What you will do:
Pictures aside, write out every record exactly as it appears.

Material for this task:
------------------------

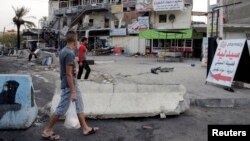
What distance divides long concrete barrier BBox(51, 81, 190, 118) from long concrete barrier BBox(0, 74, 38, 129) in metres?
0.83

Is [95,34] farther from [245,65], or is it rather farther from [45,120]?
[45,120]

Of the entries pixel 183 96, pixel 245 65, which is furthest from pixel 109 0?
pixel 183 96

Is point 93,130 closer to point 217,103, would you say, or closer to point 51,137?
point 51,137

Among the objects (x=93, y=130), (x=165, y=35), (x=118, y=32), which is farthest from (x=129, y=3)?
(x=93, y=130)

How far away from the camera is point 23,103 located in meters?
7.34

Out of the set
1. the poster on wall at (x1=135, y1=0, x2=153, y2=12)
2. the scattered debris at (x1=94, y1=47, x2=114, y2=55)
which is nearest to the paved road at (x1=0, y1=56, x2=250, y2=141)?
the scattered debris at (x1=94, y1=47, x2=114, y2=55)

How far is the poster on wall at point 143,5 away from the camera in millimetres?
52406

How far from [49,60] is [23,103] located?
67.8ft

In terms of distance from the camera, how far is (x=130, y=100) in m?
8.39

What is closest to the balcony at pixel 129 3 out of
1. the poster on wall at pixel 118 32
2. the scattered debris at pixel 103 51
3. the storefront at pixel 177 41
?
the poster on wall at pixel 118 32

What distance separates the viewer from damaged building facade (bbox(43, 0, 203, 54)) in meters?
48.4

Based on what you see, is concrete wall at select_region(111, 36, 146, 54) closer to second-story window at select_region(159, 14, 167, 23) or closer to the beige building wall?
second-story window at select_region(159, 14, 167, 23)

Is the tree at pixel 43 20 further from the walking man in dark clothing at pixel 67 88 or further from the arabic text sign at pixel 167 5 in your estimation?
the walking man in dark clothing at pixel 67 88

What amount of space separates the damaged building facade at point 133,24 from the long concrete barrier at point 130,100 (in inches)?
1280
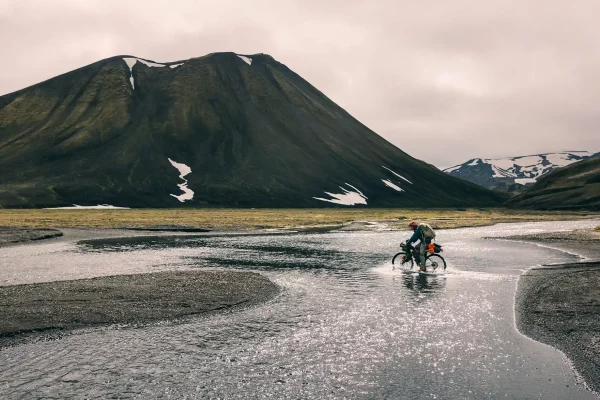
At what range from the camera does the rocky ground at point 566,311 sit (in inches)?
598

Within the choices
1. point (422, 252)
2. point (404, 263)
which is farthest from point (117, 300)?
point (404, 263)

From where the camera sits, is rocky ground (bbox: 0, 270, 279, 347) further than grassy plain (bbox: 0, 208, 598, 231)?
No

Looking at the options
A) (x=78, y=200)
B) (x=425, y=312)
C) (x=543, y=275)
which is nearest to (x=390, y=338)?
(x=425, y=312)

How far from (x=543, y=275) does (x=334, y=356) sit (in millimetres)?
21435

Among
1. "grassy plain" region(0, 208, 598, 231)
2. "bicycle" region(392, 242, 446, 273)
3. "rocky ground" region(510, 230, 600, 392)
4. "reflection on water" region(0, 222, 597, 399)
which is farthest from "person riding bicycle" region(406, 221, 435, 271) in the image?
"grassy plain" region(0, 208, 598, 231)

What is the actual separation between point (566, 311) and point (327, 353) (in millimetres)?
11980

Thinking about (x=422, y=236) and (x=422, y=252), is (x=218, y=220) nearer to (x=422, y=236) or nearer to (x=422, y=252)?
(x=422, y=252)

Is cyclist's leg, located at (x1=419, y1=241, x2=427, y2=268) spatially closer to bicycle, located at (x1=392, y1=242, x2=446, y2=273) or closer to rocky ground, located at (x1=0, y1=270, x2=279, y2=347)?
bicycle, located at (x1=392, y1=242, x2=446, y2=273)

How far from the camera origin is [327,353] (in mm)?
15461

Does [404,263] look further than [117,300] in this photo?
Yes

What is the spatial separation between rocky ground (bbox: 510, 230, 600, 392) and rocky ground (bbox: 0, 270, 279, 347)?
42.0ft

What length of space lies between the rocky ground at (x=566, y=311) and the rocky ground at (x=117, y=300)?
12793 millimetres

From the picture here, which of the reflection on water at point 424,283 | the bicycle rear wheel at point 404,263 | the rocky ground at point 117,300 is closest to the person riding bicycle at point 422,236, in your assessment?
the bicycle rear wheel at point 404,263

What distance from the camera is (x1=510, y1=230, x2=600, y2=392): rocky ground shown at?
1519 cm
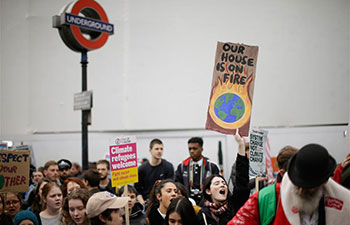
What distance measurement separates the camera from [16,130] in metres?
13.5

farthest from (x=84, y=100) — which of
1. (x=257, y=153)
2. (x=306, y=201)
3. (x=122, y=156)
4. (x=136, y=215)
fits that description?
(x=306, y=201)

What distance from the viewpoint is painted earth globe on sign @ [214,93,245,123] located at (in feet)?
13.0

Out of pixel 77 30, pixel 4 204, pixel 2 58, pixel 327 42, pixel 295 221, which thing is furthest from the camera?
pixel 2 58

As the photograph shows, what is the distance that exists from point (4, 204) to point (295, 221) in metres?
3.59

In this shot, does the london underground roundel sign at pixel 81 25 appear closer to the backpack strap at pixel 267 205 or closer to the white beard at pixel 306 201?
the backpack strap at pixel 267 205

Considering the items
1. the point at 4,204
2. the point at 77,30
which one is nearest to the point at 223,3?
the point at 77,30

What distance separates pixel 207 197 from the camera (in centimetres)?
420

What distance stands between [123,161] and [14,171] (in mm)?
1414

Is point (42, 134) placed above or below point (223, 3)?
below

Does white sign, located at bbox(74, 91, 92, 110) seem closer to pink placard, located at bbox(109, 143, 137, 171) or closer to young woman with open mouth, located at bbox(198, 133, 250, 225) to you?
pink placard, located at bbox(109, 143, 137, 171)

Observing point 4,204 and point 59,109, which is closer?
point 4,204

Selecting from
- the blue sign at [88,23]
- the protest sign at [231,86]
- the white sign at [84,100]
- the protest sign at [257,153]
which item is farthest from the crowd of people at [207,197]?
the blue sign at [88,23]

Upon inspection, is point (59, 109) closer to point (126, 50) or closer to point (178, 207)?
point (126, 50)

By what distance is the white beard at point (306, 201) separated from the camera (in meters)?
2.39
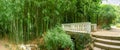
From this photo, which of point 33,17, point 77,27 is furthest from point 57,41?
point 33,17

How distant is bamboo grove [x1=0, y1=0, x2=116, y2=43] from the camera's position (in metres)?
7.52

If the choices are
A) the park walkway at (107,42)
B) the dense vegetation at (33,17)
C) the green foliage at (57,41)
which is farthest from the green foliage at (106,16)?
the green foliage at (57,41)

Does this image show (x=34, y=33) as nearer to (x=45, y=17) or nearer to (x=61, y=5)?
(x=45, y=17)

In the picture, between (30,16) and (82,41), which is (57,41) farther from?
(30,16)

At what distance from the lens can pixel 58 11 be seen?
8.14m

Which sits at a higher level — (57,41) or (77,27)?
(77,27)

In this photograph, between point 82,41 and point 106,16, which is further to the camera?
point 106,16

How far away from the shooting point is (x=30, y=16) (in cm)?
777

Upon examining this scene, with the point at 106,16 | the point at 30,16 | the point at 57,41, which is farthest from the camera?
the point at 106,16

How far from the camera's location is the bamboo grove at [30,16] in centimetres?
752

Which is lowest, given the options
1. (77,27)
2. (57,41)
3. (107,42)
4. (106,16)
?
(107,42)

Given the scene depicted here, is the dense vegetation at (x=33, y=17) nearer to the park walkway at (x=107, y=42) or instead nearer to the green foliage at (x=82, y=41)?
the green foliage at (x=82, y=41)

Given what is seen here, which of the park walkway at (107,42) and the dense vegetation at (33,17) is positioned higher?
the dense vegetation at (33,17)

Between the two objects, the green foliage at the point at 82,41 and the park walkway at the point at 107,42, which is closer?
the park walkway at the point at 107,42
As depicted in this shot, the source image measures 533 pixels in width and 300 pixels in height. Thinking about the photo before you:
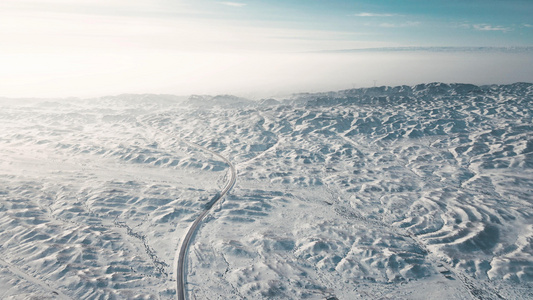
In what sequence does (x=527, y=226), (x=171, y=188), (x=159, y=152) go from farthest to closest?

------------------------

Solved exercise:
What distance divides long concrete barrier BBox(51, 81, 190, 118) from long concrete barrier BBox(0, 74, 38, 129) in metres?
0.83

Is [95,34] farther from [245,65], or is it rather farther from [45,120]?
[45,120]

Of the entries pixel 183 96, pixel 245 65, which is furthest from pixel 109 0?
pixel 183 96

Is point 93,130 closer to point 217,103, would you say, or closer to point 51,137?
point 51,137

Among the objects (x=93, y=130), (x=165, y=35), (x=118, y=32), which is farthest from (x=129, y=3)?
(x=93, y=130)

How far away from the camera is point 23,103 located in meters?
7.34

Out of the set
1. the poster on wall at (x1=135, y1=0, x2=153, y2=12)
2. the scattered debris at (x1=94, y1=47, x2=114, y2=55)
which is nearest to the paved road at (x1=0, y1=56, x2=250, y2=141)?
the scattered debris at (x1=94, y1=47, x2=114, y2=55)

How far is the poster on wall at point 143,5 away from the camera in millimetres?
52406

How far from [49,60] is [23,103] located?
67.8ft

In terms of distance from the camera, how far is (x=130, y=100) in m?
8.39

What is closest to the balcony at pixel 129 3 out of
1. the poster on wall at pixel 118 32
2. the scattered debris at pixel 103 51
3. the storefront at pixel 177 41
?
the poster on wall at pixel 118 32

What distance separates the viewer from damaged building facade (bbox(43, 0, 203, 54)) in meters?
48.4

Based on what you see, is concrete wall at select_region(111, 36, 146, 54) closer to second-story window at select_region(159, 14, 167, 23) or closer to the beige building wall?
second-story window at select_region(159, 14, 167, 23)

Is the tree at pixel 43 20 further from the walking man in dark clothing at pixel 67 88 or further from the arabic text sign at pixel 167 5 in your estimation?
the walking man in dark clothing at pixel 67 88

What amount of space separates the damaged building facade at point 133,24 from the long concrete barrier at point 130,100 (in inches)?
1280
At what range from the camera does the rocky ground at point 566,311 sit (in inches)?
598

Within the choices
1. point (422, 252)
2. point (404, 263)
which is farthest from point (117, 300)?
point (404, 263)

From where the camera sits, is rocky ground (bbox: 0, 270, 279, 347) further than grassy plain (bbox: 0, 208, 598, 231)?
No

Looking at the options
A) (x=78, y=200)
B) (x=425, y=312)
C) (x=543, y=275)
which is nearest to (x=390, y=338)?
(x=425, y=312)

How far from (x=543, y=275) does (x=334, y=356) sit (in millimetres)?
21435

Among
1. "grassy plain" region(0, 208, 598, 231)
2. "bicycle" region(392, 242, 446, 273)
3. "rocky ground" region(510, 230, 600, 392)
4. "reflection on water" region(0, 222, 597, 399)
which is farthest from "person riding bicycle" region(406, 221, 435, 271) in the image?
"grassy plain" region(0, 208, 598, 231)

What is the actual separation between point (566, 311) and point (327, 353) (in millimetres)?
11980

Thinking about (x=422, y=236) and (x=422, y=252), is (x=218, y=220) nearer to (x=422, y=236) or nearer to (x=422, y=252)?
(x=422, y=252)

Is cyclist's leg, located at (x1=419, y1=241, x2=427, y2=268) spatially closer to bicycle, located at (x1=392, y1=242, x2=446, y2=273) or closer to rocky ground, located at (x1=0, y1=270, x2=279, y2=347)?
bicycle, located at (x1=392, y1=242, x2=446, y2=273)

How far from the camera origin is [327,353] (in mm)?
15461

Does [404,263] look further than [117,300] in this photo?
Yes

What is the spatial separation between rocky ground (bbox: 510, 230, 600, 392) and rocky ground (bbox: 0, 270, 279, 347)?
42.0ft

What length of space lies between the rocky ground at (x=566, y=311) and the rocky ground at (x=117, y=300)?
12793 millimetres

From the picture here, which of the reflection on water at point 424,283 | the bicycle rear wheel at point 404,263 | the rocky ground at point 117,300 is closest to the person riding bicycle at point 422,236, in your assessment?
the bicycle rear wheel at point 404,263

What distance from the camera is (x1=510, y1=230, x2=600, y2=392): rocky ground shown at?
1519 cm
What distance measurement separates the camera from [16,130] in metres?
13.5

farthest from (x=84, y=100) — which of
1. (x=257, y=153)
2. (x=306, y=201)
3. (x=122, y=156)
4. (x=136, y=215)
fits that description?
(x=306, y=201)

What distance from the viewpoint is painted earth globe on sign @ [214,93,245,123] located at (in feet)?
13.0

Out of pixel 77 30, pixel 4 204, pixel 2 58, pixel 327 42, pixel 295 221, which thing is furthest from the camera?
pixel 2 58

As the photograph shows, what is the distance that exists from point (4, 204) to point (295, 221) in metres?
3.59

In this shot, does the london underground roundel sign at pixel 81 25 appear closer to the backpack strap at pixel 267 205 or closer to the white beard at pixel 306 201?
the backpack strap at pixel 267 205

Considering the items
1. the point at 4,204
2. the point at 77,30
which one is nearest to the point at 223,3?
the point at 77,30

What distance separates pixel 207 197 from the camera (in centimetres)?
420

What distance stands between [123,161] and [14,171] (in mm)?
1414

Is point (42, 134) placed above or below point (223, 3)?
below

Does white sign, located at bbox(74, 91, 92, 110) seem closer to pink placard, located at bbox(109, 143, 137, 171) or closer to young woman with open mouth, located at bbox(198, 133, 250, 225) to you?
pink placard, located at bbox(109, 143, 137, 171)

Observing point 4,204 and point 59,109, which is closer?
point 4,204

Selecting from
- the blue sign at [88,23]
- the protest sign at [231,86]
- the white sign at [84,100]
- the protest sign at [257,153]
which item is farthest from the crowd of people at [207,197]?
the blue sign at [88,23]

Upon inspection, is point (59, 109) closer to point (126, 50) or closer to point (178, 207)?
point (126, 50)

By what distance is the white beard at point (306, 201) separated from the camera (in meters)?
2.39
From this photo, which of point 33,17, point 77,27 is furthest from point 57,41?
point 33,17

How distant is bamboo grove [x1=0, y1=0, x2=116, y2=43] from the camera's position (in metres)?
7.52

If the choices are
A) the park walkway at (107,42)
B) the dense vegetation at (33,17)
C) the green foliage at (57,41)
which is farthest from the green foliage at (106,16)?
the green foliage at (57,41)

Does this image show (x=34, y=33) as nearer to (x=45, y=17) or nearer to (x=61, y=5)?
(x=45, y=17)

In the picture, between (30,16) and (82,41), which is (57,41) farther from?
(30,16)

At what distance from the lens can pixel 58 11 be seen?
8.14m

Which sits at a higher level — (57,41) or (77,27)?
(77,27)

In this photograph, between point 82,41 and point 106,16, which is further to the camera?
point 106,16

How far away from the shooting point is (x=30, y=16) (in cm)?
777

Upon examining this scene, with the point at 106,16 | the point at 30,16 | the point at 57,41, which is farthest from the camera?
the point at 106,16

How far from the camera's location is the bamboo grove at [30,16] in centimetres?
752

Which is lowest, given the options
1. (77,27)
2. (57,41)
3. (107,42)
4. (106,16)
?
(107,42)

Given the scene depicted here, is the dense vegetation at (x=33, y=17) nearer to the park walkway at (x=107, y=42) or instead nearer to the green foliage at (x=82, y=41)?
the green foliage at (x=82, y=41)

Given what is seen here, which of the park walkway at (107,42) and the dense vegetation at (33,17) is positioned higher?
the dense vegetation at (33,17)

Between the two objects, the green foliage at the point at 82,41 and the park walkway at the point at 107,42, which is closer?
the park walkway at the point at 107,42
As depicted in this shot, the source image measures 533 pixels in width and 300 pixels in height. Thinking about the photo before you:
In what sequence does (x=527, y=226), (x=171, y=188), (x=159, y=152) go from farthest to closest?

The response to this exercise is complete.